The median OS was 21.4 months for patients randomised to KEYTRUDA along with ipilimumab as against 21.9 months for patients randomised to KEYTRUDA monotherapy.

Furthermore, the median PFS was 8.2 months for patients in the combination group, as against 8.4 months for patients in the KEYTRUDA monotherapy group.

Merck Research Laboratories senior vice-president and head of global clinical development, chief medical officer Dr Roy Baynes said: “As a leader in lung cancer, we are pursuing a broad clinical programme to better understand the potential of KEYTRUDA-based combinations to improve survival outcomes for patients with this devastating disease.

“KEYNOTE-598 is the first head-to-head study designed to answer the question of whether combining KEYTRUDA with ipilimumab provided additional clinical benefits beyond treatment with KEYTRUDA alone in certain patients with metastatic non-small cell lung cancer. The results are clear, the combination did not add clinical benefit but did add toxicity.”

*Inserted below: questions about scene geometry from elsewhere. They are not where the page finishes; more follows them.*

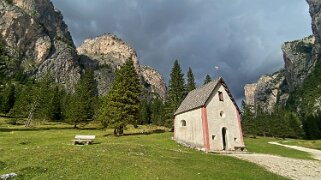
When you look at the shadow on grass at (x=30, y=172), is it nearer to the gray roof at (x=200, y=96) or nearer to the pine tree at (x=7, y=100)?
the gray roof at (x=200, y=96)

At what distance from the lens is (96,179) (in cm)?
1861

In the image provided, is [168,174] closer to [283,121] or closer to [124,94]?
[124,94]

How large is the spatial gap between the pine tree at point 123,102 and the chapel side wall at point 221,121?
17.8 metres

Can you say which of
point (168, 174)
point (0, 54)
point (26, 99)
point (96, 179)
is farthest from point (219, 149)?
point (26, 99)

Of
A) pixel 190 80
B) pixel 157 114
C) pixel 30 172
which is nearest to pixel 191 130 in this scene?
pixel 30 172

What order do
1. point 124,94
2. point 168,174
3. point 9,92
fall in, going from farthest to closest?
1. point 9,92
2. point 124,94
3. point 168,174

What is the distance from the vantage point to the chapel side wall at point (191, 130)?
4478cm

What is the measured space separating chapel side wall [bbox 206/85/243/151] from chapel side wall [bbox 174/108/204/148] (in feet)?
5.40

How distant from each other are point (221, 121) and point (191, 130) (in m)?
5.07

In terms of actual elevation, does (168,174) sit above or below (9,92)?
below

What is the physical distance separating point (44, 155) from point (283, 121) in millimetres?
119637

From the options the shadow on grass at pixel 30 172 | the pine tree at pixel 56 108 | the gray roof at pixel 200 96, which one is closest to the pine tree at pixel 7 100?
the pine tree at pixel 56 108

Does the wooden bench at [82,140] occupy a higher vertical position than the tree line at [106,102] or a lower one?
lower

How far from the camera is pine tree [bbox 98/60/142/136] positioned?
56281 millimetres
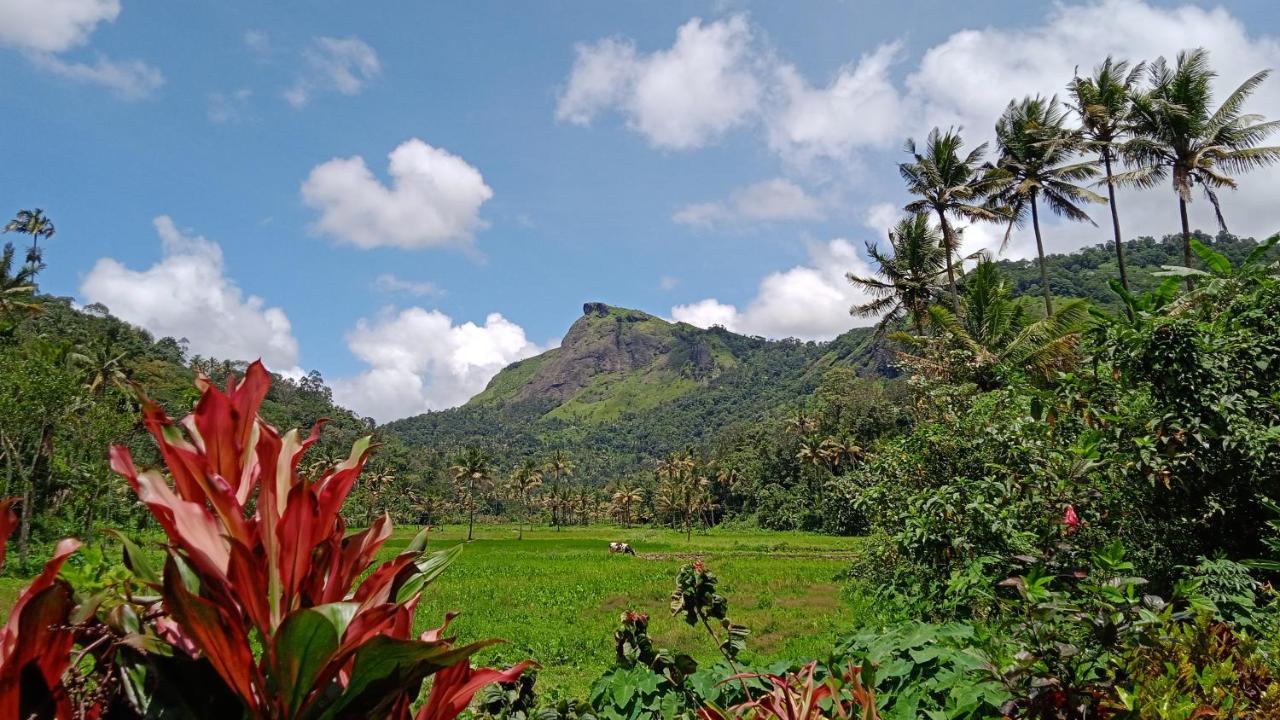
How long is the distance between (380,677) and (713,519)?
3213 inches

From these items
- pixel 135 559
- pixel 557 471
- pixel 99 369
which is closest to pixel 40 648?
pixel 135 559

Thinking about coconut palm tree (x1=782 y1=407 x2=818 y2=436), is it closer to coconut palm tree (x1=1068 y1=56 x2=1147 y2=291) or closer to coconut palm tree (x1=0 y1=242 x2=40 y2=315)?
coconut palm tree (x1=1068 y1=56 x2=1147 y2=291)

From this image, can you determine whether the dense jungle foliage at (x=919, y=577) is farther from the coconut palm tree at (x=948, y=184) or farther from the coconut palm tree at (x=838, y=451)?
the coconut palm tree at (x=838, y=451)

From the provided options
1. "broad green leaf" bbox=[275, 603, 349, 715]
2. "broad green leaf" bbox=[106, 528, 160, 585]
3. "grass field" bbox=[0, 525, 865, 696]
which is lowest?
"grass field" bbox=[0, 525, 865, 696]

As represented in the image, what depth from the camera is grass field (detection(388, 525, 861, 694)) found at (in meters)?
13.0

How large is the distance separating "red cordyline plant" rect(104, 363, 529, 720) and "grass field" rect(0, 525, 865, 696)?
321cm

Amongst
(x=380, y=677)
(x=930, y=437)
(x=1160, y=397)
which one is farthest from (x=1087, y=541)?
(x=380, y=677)

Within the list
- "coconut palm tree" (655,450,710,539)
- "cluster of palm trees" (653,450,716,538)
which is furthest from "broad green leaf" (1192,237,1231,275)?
"cluster of palm trees" (653,450,716,538)

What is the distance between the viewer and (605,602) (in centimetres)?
2097

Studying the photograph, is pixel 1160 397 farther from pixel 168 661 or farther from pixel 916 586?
pixel 168 661

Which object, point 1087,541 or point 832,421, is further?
point 832,421

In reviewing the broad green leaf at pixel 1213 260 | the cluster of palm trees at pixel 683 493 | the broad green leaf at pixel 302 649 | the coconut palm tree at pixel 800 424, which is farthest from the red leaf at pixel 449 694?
the cluster of palm trees at pixel 683 493

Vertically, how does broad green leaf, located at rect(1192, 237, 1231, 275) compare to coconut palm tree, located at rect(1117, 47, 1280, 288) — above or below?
below

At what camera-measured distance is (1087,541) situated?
4.39 m
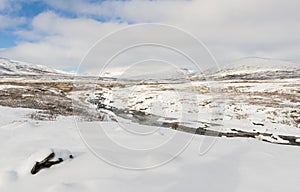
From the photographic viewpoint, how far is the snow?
5789 mm

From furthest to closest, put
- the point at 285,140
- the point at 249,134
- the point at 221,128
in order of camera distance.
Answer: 1. the point at 221,128
2. the point at 249,134
3. the point at 285,140

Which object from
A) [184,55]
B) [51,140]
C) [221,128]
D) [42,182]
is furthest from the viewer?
[221,128]

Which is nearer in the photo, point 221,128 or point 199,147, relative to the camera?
point 199,147

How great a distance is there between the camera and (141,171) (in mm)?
6410

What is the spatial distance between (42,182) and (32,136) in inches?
139

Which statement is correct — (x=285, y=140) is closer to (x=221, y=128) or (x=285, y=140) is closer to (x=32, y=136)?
(x=221, y=128)

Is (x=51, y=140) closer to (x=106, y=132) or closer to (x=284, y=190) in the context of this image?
(x=106, y=132)

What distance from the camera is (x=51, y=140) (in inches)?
337

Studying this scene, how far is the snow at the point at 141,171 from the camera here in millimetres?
5789

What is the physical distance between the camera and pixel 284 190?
605 cm

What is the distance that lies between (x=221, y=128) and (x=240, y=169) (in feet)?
44.6

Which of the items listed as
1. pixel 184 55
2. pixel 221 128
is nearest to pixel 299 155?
pixel 184 55

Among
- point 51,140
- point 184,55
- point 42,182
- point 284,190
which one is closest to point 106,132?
point 51,140

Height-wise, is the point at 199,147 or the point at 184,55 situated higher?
the point at 184,55
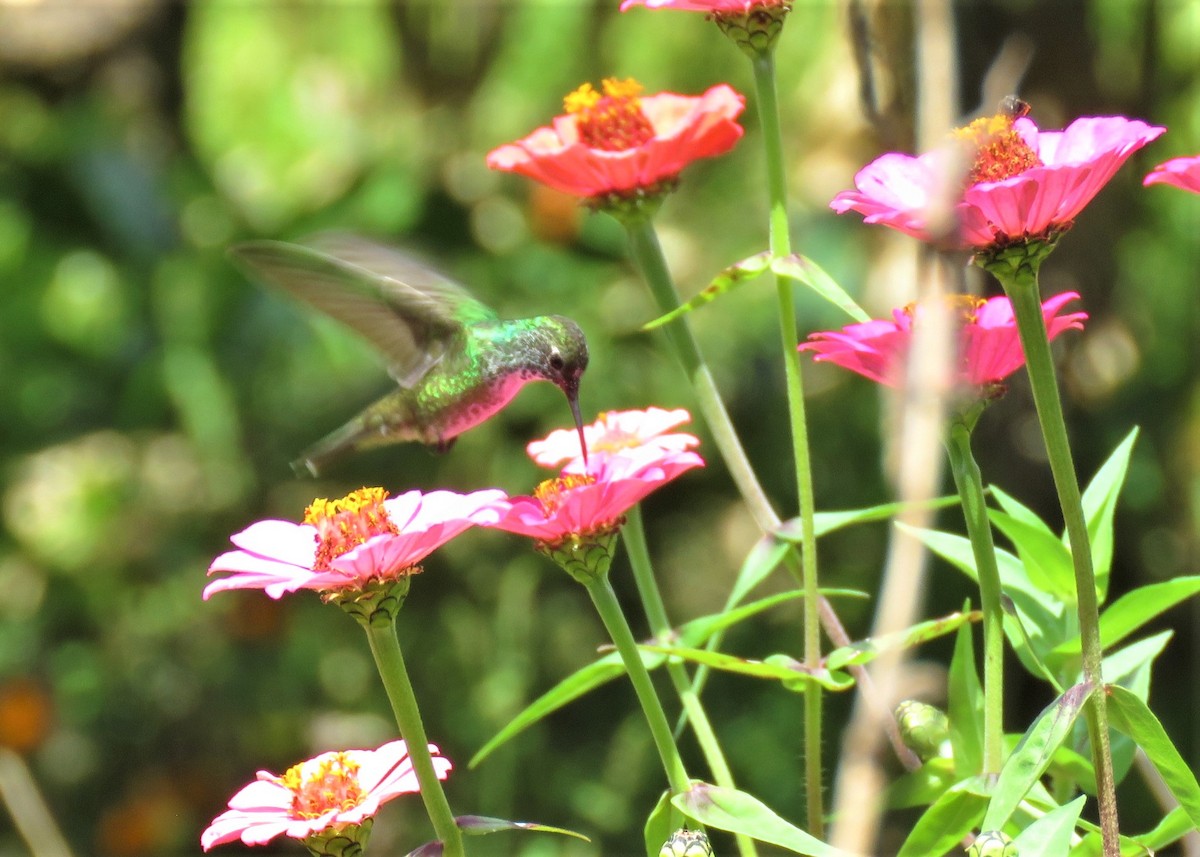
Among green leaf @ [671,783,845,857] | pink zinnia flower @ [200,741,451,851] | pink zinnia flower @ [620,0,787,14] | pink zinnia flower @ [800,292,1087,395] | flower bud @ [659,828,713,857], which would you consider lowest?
pink zinnia flower @ [200,741,451,851]

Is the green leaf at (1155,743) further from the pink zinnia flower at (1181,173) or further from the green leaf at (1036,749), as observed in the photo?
the pink zinnia flower at (1181,173)

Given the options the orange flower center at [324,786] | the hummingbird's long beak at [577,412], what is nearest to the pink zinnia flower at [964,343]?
the hummingbird's long beak at [577,412]

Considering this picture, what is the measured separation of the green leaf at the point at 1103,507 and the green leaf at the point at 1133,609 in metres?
0.04

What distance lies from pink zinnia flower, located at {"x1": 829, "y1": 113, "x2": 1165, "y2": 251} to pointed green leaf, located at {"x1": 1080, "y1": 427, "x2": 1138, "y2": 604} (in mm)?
156

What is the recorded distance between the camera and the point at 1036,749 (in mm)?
437

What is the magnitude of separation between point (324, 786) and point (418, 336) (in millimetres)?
358

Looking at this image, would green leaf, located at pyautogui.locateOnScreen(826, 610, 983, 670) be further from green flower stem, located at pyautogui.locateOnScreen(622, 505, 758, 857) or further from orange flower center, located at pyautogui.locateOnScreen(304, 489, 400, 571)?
orange flower center, located at pyautogui.locateOnScreen(304, 489, 400, 571)

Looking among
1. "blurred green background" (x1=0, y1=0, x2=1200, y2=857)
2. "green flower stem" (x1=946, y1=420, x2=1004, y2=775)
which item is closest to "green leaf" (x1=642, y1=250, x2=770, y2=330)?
"green flower stem" (x1=946, y1=420, x2=1004, y2=775)

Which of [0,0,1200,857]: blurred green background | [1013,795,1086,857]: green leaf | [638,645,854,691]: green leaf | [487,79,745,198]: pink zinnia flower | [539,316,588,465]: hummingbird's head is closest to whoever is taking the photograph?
[1013,795,1086,857]: green leaf

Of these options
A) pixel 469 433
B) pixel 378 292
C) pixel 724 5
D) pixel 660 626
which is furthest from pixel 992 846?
pixel 469 433

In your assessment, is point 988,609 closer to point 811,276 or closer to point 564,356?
point 811,276

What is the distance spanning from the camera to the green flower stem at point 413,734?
460 millimetres

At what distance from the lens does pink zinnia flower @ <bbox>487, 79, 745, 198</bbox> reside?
632 mm

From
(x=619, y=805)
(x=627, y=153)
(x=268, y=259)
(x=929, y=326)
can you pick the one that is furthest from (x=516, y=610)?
(x=929, y=326)
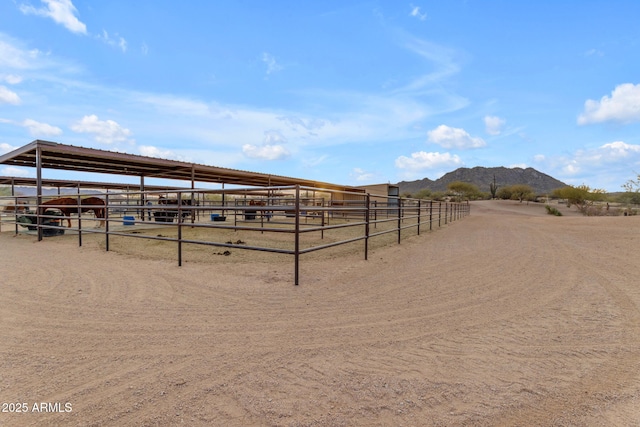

The results were presented in the Presidential Symposium at the IASLC 2020 World Conference on Lung Cancer hosted by the International Association for the Study of Lung Cancer.

As announced in November 2020, the trial was discontinued given the futility based on the recommendation of an independent Data Monitoring Committee (DMC).

KEYNOTE-598 is a randomised, double-blind, Phase 3 trial intended to analyse KEYTRUDA along with ipilimumab as against KEYTRUDA monotherapy as a first-line treatment. The study had enrolled 568 patients.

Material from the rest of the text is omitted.